I tried optimizing my CPU emulator dispatch in raw assembly to see if I could run a simple fibonacci program faster than C++. And I was not even close. In the end I merged it and made it a default-disabled dispatch option, because ... there has to be a way to make it faster!

If you are daring, you can find my puny attempt here: https://github.com/libriscv/libriscv/blob/master/lib/librisc...

I did manage to improve it once I figured out some of the various modes of accessing memory, and I even managed to cut the jump table down from 64- to 32-bit which should help keep it in memory. I made the jump table part of .text in order to make it RIP-relative. For the fibonacci sequence program, not many bytecodes are needed. I would greatly appreciate some tips on what can be improved there.
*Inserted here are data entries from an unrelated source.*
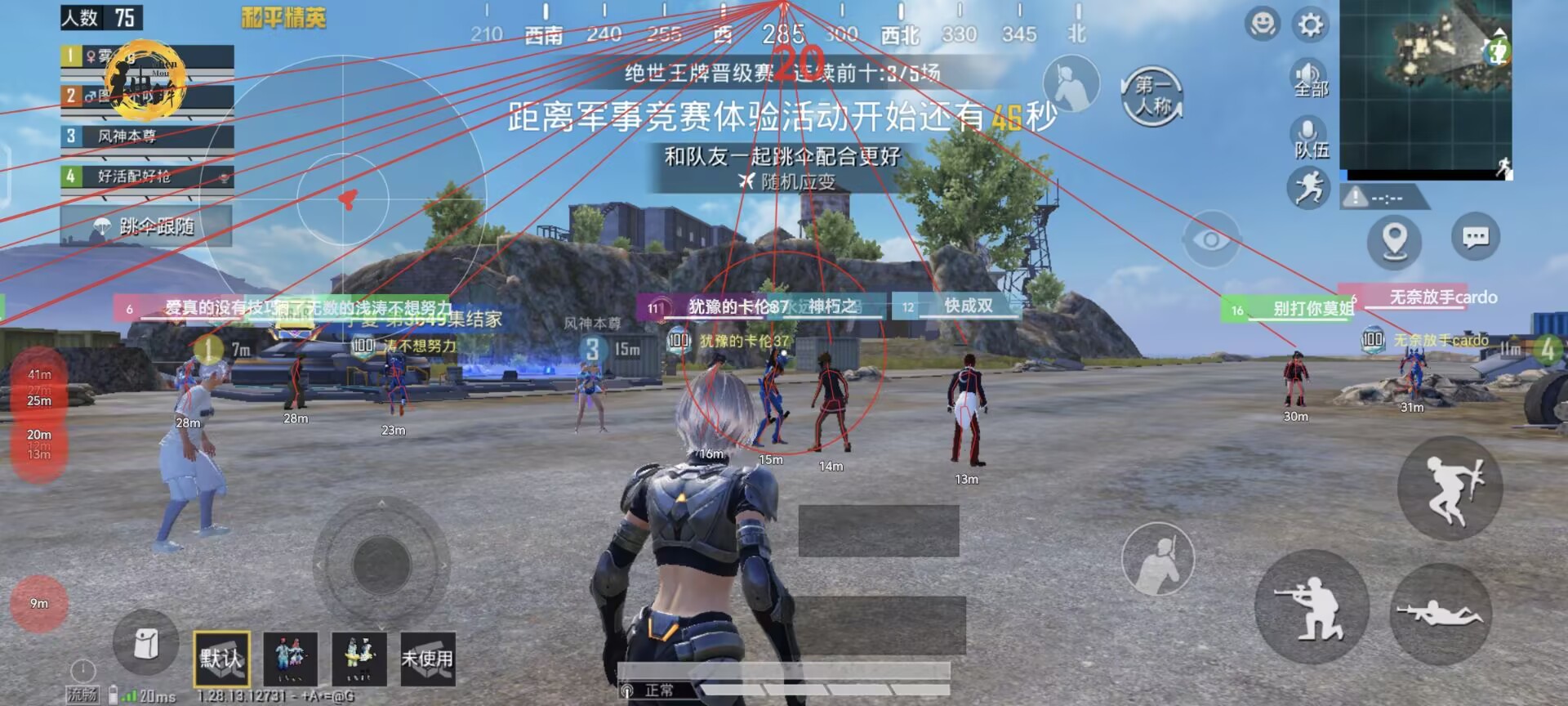 和平精英紫色的标是什么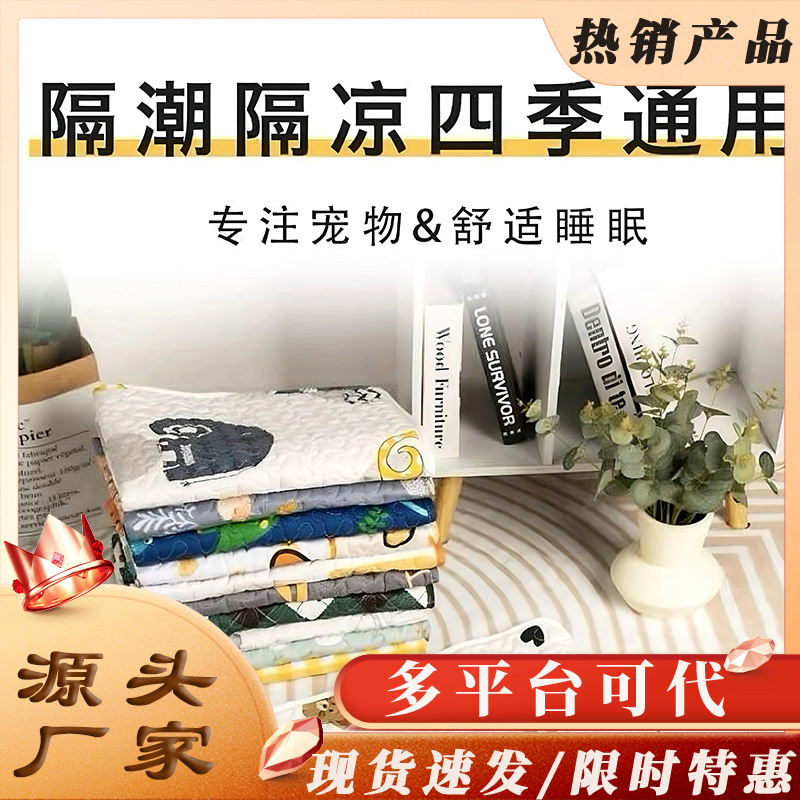 Alfombrilla para perros Four Seasons Universal Mascotas de hielo de verano Alfombrilla para jaulas para perros Alfombrilla para dormir Alfombrilla para dormir anti-picaduras y anti-orina Verano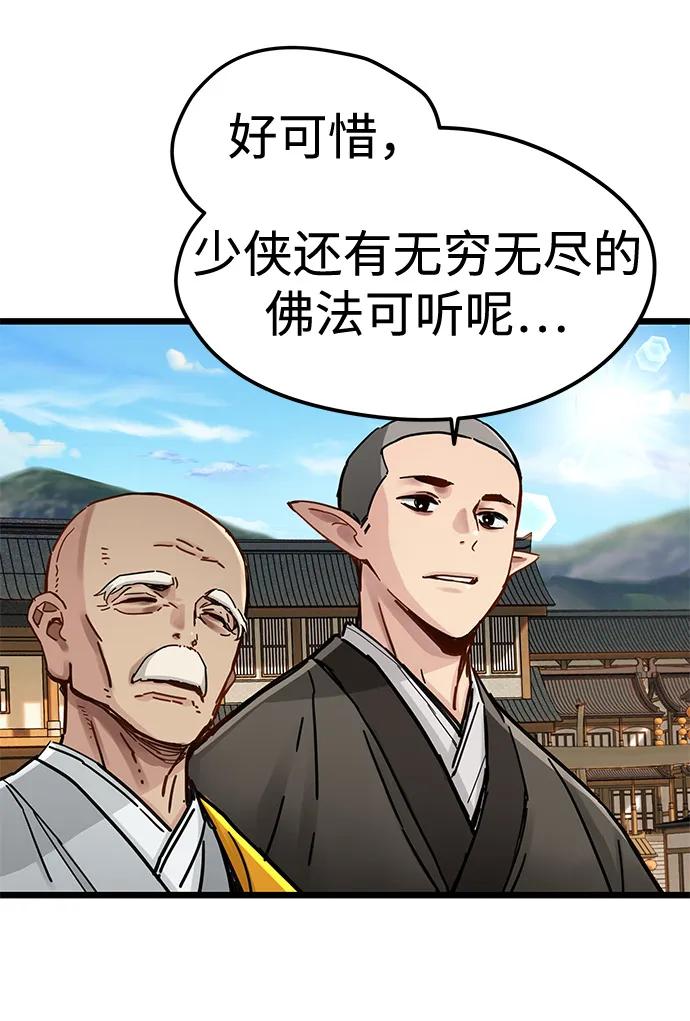残命天才生存法 第47话 第60页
> I made the jump table part of .text in order to make it RIP-relative

Did you do this manually?

gcc changed to put jump tables in .rodata always which causes problems when .rodata is stored in ROM.

It does have the `-fno-jump-tables` option but that just disables jump tables rather than allowing you to control where they go.

have you tried actually comparing what you have to what the c++ compiler generates? i don't have a lot of context here but I think it's possible that the difference is less due to the dispatch mechanism (i.e. how the next instruction is fetched) but due to the implementations of the instructions themselves.

one opportunity for optimization is mapping emulated registers to real x86-64 registers and basically never spilling them to memory (so that way if you have to add you don't have to first fetch then add, but just add directly). though that makes writing the emulator a lot more annoying.